Start DOCUMENT

In 1906, Freda du Faur sailed from Sydney to Christchurch with her father to visit the New Zealand International Exhibition. When she caught sight of the Southern Alps she was smitten. “My chief desire as I gazed at the snow covered peaks was to reach the snow and bury my hands in its wonderful whiteness, and dig and dig till my snow starved Australian soul was satisfied.” Freda du Faur wrote these words in her book, ‘The Conquest of Mt. Cook and Other Climbs’, a publication regarded as a valuable and important title in the library of mountaineering literature.

Freda with Guides Peter and Alec Graham


On the morning of December 3rd 1910, Freda inhaled the thin, crisp air of her success taking great pride in being the first woman to climb Mt. Cook, with the muscle power of guides Peter and Alec Graham. These mountaineering brothers showed her how to work with ropes and how to handle snow and ice and helped her achieve her goal.  She had done some very basic training on rocks in the Kuringgai National Park near her Australian home but that didn’t really prepare her for any serious mountaineering. Seeing photos of her wearing a thick skirt below the knees and a neck hugging blouse, it would be difficult to climb a ladder let alone Australasia’s tallest mountain. Seven men had climbed to the summit of Mt. Cook before her, but her success was even more extraordinary considering her apparent physical weakness. (Maoris call Mt. Cook Aoraki meaning “Cloud Piercer”)


Freda du Faur overcame almost impossible odds to climb mountains. For starters, she was too frail to complete her training as a nurse in Australia. It didn’t bother her. This wisp of a woman had dreams. She felt uncomfortable in a country burnt by the sun and infested with poisonous creatures on land and sea and also consisting mainly of desert wastes. As a young girl, she fantasised about living near mountains with snow covered peaks piercing the sky. She longed to see them, touch them and climb them. “People who live amongst the mountains all their lives love them, I believe, as they love the sun and flowers. They have no conception how the first sight of them strikes to the very heart strings.” she wrote.

Mt. Cook Summit


Mountaineering had become a bit of a fad at the start of the 20th century and a number of climbing clubs were formed for men to spend their weekends clambering over any nearby mountain. When Freda finally decided to follow her dream, she was thwarted by the attitudes of the time. Women, especially unmarried women, just didn’t climb mountains. Male climbers considered her mad. Ignoring all the dire warnings from her female friends who also considered her plans insane, this woman was determined to follow her desire to try mountaineering. “Don’t spoil your life for such a small thing as climbing a mountain,” a close female friend advised.

Packing her bags and blocking her ears to the warnings, Freda boarded a Trans Tasman liner and shortly after arriving at the Hermitage, Mt. Cook, she hired the services of Alec and Peter Graham who were pioneer mountain guides. “They sent me on along the length of the rope. I gained the summit and waited for them, feeling very little, very lonely and much inclined to cry. We had beaten any previous record by two hours, and I a mere woman!” she wrote while assessing her achievement.

End DOCUMENT
Start DATA ROWS

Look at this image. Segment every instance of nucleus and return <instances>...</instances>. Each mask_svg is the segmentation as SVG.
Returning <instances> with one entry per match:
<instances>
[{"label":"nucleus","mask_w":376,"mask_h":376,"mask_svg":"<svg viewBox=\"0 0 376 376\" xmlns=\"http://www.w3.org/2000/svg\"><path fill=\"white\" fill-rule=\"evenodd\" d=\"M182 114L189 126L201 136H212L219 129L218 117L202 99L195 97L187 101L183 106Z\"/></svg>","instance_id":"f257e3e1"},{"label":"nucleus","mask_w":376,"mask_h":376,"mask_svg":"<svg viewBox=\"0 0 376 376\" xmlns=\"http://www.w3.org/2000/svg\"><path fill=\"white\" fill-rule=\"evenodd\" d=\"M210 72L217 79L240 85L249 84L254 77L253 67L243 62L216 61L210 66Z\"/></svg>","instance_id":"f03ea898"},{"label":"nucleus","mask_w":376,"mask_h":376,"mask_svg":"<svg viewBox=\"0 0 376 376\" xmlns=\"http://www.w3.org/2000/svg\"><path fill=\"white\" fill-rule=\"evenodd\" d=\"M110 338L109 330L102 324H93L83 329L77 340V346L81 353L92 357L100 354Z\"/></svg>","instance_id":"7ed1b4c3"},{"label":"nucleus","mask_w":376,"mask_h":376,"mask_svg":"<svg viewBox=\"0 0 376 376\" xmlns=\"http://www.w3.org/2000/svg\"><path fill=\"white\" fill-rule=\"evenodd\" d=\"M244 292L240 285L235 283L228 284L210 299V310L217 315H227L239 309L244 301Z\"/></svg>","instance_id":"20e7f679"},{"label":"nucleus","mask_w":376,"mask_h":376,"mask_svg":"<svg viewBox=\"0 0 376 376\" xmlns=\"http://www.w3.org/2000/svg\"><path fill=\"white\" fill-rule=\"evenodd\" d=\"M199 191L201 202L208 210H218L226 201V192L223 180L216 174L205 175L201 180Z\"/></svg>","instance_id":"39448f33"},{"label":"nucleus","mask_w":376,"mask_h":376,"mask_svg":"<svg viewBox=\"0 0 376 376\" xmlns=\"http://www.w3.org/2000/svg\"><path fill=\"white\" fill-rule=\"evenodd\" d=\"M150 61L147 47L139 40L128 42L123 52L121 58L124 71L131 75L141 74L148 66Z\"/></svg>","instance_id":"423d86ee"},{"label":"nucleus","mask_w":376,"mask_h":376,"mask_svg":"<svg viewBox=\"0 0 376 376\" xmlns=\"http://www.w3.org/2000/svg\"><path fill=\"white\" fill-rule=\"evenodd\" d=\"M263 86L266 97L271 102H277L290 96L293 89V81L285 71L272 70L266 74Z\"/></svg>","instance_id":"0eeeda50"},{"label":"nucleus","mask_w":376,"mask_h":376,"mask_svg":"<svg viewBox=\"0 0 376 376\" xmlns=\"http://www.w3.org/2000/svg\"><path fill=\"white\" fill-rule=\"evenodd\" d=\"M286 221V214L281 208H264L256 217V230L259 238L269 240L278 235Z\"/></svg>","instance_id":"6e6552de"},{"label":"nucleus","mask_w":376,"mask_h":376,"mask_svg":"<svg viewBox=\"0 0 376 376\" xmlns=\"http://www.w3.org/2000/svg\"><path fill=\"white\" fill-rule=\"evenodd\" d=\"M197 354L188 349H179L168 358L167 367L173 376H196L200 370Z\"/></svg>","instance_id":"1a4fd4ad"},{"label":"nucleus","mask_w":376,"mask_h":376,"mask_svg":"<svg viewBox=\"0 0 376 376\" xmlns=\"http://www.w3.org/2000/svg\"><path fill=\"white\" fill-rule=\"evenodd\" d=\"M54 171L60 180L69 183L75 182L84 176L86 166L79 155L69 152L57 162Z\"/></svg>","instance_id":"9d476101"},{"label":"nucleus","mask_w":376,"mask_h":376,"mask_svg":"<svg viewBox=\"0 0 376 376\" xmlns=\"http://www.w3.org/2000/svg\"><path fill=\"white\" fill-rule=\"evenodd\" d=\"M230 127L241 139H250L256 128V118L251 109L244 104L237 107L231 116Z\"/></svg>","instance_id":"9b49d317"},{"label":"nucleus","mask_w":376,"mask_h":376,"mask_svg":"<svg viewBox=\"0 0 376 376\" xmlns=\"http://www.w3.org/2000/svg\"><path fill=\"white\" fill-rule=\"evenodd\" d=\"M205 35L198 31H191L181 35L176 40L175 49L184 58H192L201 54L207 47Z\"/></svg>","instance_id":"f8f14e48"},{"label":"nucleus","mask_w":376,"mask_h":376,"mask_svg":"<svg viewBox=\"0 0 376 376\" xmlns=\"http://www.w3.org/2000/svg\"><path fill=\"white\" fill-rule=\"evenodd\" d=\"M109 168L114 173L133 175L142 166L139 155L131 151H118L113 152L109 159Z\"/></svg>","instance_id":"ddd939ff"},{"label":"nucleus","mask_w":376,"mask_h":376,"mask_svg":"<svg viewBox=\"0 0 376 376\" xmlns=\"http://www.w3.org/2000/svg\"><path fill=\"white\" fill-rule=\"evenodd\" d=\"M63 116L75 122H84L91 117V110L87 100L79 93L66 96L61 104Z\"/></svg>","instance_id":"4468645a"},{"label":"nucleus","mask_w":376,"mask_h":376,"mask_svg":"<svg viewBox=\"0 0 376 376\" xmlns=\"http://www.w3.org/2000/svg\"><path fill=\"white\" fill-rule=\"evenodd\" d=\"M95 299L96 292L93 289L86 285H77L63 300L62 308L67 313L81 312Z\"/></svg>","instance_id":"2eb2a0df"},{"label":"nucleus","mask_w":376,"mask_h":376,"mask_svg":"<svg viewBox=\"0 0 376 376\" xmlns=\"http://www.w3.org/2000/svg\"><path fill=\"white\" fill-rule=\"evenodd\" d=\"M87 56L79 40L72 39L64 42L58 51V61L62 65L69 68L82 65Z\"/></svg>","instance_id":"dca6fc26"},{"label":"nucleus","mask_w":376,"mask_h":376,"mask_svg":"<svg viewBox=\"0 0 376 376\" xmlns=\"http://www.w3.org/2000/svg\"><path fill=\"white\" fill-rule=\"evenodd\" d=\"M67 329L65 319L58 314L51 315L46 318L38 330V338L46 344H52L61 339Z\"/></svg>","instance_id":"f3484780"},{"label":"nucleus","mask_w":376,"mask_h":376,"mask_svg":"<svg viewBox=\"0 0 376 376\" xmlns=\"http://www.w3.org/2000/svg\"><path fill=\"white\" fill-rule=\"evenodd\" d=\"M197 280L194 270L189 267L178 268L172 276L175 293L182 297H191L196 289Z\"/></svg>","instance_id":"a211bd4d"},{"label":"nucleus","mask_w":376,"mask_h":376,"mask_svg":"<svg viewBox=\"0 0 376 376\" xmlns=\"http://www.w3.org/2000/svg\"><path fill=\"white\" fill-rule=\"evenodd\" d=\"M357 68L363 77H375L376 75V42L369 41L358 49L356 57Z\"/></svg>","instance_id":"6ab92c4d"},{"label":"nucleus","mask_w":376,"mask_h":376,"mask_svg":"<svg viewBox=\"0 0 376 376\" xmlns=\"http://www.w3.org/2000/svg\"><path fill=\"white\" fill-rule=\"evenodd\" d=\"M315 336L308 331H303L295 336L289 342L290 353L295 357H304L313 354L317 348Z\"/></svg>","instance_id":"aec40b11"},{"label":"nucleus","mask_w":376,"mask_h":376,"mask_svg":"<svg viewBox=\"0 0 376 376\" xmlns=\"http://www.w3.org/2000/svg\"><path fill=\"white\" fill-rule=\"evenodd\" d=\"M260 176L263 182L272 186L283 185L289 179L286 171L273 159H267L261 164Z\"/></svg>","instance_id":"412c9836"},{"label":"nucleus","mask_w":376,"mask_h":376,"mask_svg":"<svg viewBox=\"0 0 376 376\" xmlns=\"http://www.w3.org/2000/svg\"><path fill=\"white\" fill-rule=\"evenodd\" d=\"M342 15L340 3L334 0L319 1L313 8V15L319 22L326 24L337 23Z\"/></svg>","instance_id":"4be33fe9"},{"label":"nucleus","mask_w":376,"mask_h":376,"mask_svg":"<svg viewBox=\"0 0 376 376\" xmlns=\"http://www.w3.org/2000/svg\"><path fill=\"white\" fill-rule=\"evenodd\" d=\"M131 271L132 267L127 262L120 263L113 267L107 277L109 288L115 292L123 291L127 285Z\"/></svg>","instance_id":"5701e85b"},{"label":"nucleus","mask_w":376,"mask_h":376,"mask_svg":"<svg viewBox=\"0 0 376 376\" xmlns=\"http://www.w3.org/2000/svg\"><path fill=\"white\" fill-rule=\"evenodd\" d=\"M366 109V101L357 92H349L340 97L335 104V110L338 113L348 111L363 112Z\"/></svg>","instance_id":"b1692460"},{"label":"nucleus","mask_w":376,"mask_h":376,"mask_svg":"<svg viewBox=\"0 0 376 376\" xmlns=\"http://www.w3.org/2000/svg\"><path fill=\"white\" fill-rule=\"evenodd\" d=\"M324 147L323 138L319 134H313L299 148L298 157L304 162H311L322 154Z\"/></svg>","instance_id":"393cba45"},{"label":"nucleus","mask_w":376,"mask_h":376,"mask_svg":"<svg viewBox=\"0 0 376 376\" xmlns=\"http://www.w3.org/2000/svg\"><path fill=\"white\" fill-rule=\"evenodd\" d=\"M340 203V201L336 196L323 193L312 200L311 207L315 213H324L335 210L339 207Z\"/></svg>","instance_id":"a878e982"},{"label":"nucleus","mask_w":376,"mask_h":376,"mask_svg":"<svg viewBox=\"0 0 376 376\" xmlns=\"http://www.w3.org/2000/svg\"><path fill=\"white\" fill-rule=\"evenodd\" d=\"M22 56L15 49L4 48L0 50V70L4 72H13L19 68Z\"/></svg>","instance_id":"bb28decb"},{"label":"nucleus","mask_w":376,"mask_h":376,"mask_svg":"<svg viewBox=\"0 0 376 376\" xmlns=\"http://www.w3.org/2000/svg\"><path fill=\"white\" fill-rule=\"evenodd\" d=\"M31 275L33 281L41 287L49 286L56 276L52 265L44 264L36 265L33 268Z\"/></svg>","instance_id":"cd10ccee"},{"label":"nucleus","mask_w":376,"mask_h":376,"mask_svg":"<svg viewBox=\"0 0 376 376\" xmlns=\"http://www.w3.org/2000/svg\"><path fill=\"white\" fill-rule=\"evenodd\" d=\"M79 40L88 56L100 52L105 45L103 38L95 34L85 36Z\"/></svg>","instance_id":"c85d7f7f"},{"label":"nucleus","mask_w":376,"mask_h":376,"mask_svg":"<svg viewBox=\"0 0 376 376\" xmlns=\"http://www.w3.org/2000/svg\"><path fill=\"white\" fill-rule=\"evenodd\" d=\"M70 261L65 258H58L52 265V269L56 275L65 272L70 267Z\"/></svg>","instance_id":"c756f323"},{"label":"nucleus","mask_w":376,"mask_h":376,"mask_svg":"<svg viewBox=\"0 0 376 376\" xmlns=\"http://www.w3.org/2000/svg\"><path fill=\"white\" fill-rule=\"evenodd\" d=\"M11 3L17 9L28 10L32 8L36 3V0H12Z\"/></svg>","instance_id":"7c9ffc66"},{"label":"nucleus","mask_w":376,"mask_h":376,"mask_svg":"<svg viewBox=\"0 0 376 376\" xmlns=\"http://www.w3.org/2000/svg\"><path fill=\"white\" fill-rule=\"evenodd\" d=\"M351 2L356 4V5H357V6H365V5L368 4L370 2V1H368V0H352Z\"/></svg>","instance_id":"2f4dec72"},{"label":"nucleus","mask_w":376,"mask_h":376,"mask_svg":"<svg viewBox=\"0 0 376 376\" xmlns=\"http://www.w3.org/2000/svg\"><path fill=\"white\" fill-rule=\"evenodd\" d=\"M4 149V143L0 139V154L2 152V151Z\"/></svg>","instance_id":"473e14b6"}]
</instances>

End DATA ROWS
Start DATA ROWS

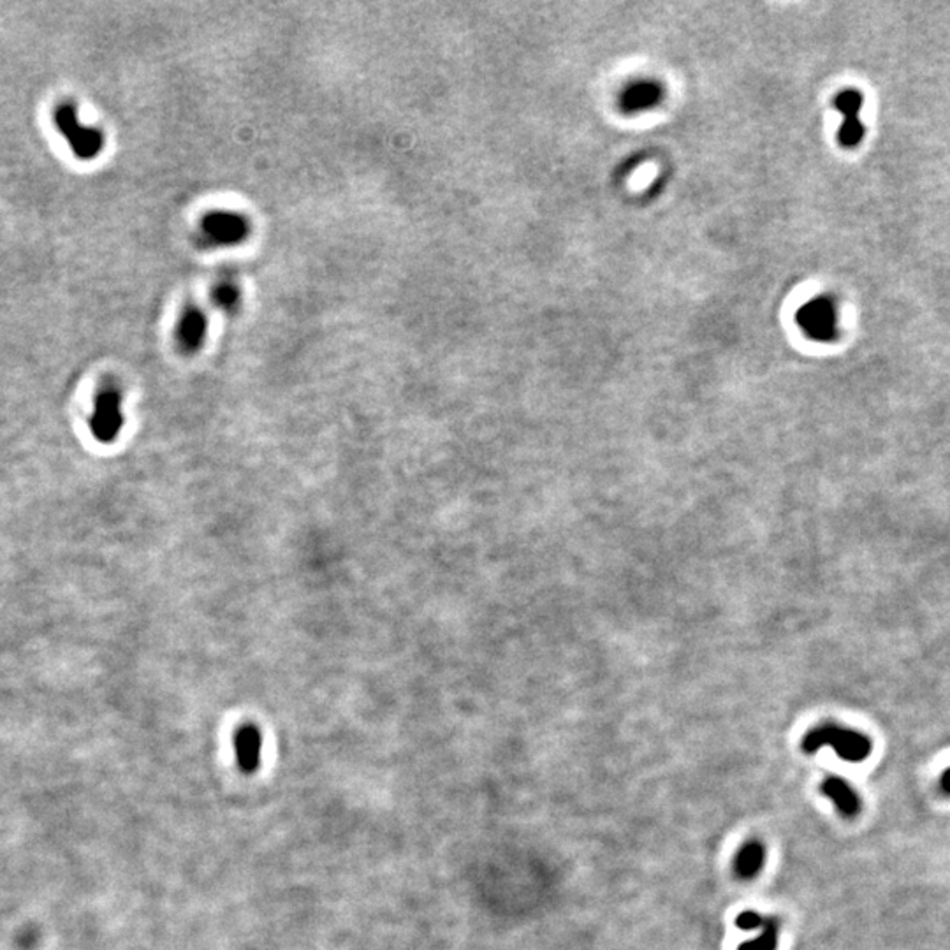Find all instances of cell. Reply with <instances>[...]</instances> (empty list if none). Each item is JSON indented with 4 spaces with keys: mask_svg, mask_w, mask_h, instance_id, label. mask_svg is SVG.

End DATA ROWS

Edit the stretch of the Freda du Faur text from "Mountaineering had become" through "female friend advised.", putting "craze" in place of "fad". You won't need the lines for anything here.

COMPLETE RESPONSE:
Mountaineering had become a bit of a craze at the start of the 20th century and a number of climbing clubs were formed for men to spend their weekends clambering over any nearby mountain. When Freda finally decided to follow her dream, she was thwarted by the attitudes of the time. Women, especially unmarried women, just didn’t climb mountains. Male climbers considered her mad. Ignoring all the dire warnings from her female friends who also considered her plans insane, this woman was determined to follow her desire to try mountaineering. “Don’t spoil your life for such a small thing as climbing a mountain,” a close female friend advised.